3) At each dilution stage it is possible to transfer between 10 and 100ml of solution (in 10ml intervals) and then add between 0 and 100ml (in 10ml intervals) of water. This gives a possibility of 110 different combinations, but unfortunately these are not all unique dilutions. For example, taking 10ml of solution and adding 10ml of water will give the same dilution as taking 20ml of solution and adding 20ml of water. By looking carefully at all these different dilutions (by writing them out!) it can be deduced that there are 64 different unique dilutions possible.

4) A dilution of 1/11 can be made very simply: just take 10ml of solution and add 100ml of water. However a dilution of 1/17 is impossible to make in a single dilution since no less than 10ml of solution can be taken, and no more than 100ml of water can be added. We can get a denominator of 17 by taking 100ml of solution and 70ml of water - this would give a dilution 10/17 of the original. Then we need to do a tenfold dilution to get 1/17; we can do this by taking 10ml of solution and adding 90ml of water.

To get a 1/23 dilution we would need to make a fraction with 23 in the denominator.
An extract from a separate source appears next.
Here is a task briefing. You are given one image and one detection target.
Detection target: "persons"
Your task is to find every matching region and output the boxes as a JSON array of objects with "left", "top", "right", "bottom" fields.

This will not be possible since the denominator is made by adding the amount of solution to the amount of water (and dividing by 10 since we are using multiples of 10ml throughout), so the maximum denominator in a single step is achieved by adding 100ml and 90ml, giving a denominator of 190 which cancels to 19.
We can't make a denominator of 23 in more than one step since 23 is prime, and each subsequent step multiplies the denominators together.

5) A dilution of 1/21 can be made by recognising that the fraction can be written as a product of 1/3 and 1/7. Thus, using two dilutions 1/21 can be made: firstly take 10ml of solution and add 20ml of water. Next, take 10ml of this new solution and add 60ml of water.
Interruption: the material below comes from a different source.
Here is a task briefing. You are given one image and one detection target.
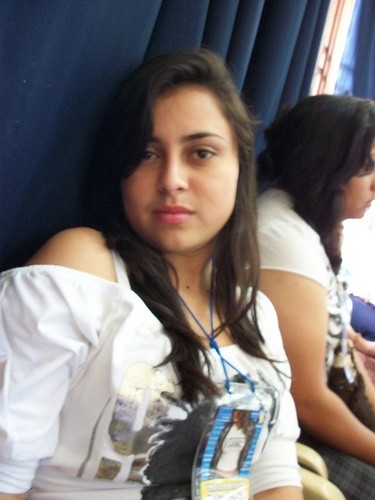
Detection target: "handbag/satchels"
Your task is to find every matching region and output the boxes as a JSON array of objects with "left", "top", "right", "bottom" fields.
[{"left": 329, "top": 339, "right": 375, "bottom": 433}]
A dilution of 1/46 cannot be made exactly. 1/46 can be decomposed to 1/2 x 1/23. Although a dilution of 1/2 can be made, it is not possible to then dilute this by a factor of 23.

6) Dilutions cannot be made for fractions whose denominators are prime numbers greater than 19, or multiples thereof. With the added restriction of only performing four dilutions altogether, to decide whether a particular dilution is possible it is necessary to consider how to express the fraction as a product of those fractions which can be made in one dilution.